Kabid Pengendalian dan Penertiban, Dinas Perhubungan Kota Semarang, Danang Kurniawan mengatakan, penertiban para juru parkir yang ada di wilayah Pasar Peterongan, Jalan MT Haryono, wilayah Jurnatan, dan Jalan KH Agus Salim.

“Kali ini, para juru parkir yang melanggar rambu larangan parkir, parkir dua shaf atau lebih, pelanggaran tarif parkir, dan perizinan parkir kami tertibkan,” kata Danang, Senin (18/5).

Dikatakan,  petugas sudah memeriksa 25 jukir (juru parkir). Ada 13 yang melanggar. Dia pun selanjutnya meminta, kendaraan yang parkir di tempat larangan untuk segera pindah ke tempat yang lain.

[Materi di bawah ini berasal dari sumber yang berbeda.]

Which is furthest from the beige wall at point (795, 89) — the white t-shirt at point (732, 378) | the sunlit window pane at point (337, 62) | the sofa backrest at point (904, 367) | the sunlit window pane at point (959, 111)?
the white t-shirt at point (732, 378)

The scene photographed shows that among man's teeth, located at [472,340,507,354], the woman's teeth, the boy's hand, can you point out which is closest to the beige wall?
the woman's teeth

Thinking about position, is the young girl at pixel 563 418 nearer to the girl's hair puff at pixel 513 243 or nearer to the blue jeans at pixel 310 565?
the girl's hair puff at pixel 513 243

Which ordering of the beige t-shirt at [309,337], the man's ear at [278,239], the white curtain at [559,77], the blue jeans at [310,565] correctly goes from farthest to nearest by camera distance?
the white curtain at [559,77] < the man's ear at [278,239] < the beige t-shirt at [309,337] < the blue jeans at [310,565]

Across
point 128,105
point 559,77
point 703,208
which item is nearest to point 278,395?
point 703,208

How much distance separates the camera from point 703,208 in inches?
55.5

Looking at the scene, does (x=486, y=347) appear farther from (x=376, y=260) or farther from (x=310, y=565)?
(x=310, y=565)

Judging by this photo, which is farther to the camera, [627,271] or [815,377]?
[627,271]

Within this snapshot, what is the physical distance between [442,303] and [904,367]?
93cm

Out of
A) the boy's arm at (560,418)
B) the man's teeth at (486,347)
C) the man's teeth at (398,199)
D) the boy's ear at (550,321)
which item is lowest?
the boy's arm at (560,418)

Para juru parkir ini diharapkan lebih tertib dan tidak sembarangan menggunakan lahan untuk parkir. Pasalnya, hal ini bisa memicu kemacetan. Juru parkir juga diminta untuk tidak memungut tarif parkir lebih dari ketentuan. Tarif parkir untuk roda dua Rp 2.000, roda empat Rp 3.000.

Danang juga mengingatkan para juru parkir untuk memakai masker dan sarung tangan sebagai antisipasi penularan covid-19. Dari hasil penertiban, masih ada juru parkir yang tidak melaksanakan protokol kesehatan.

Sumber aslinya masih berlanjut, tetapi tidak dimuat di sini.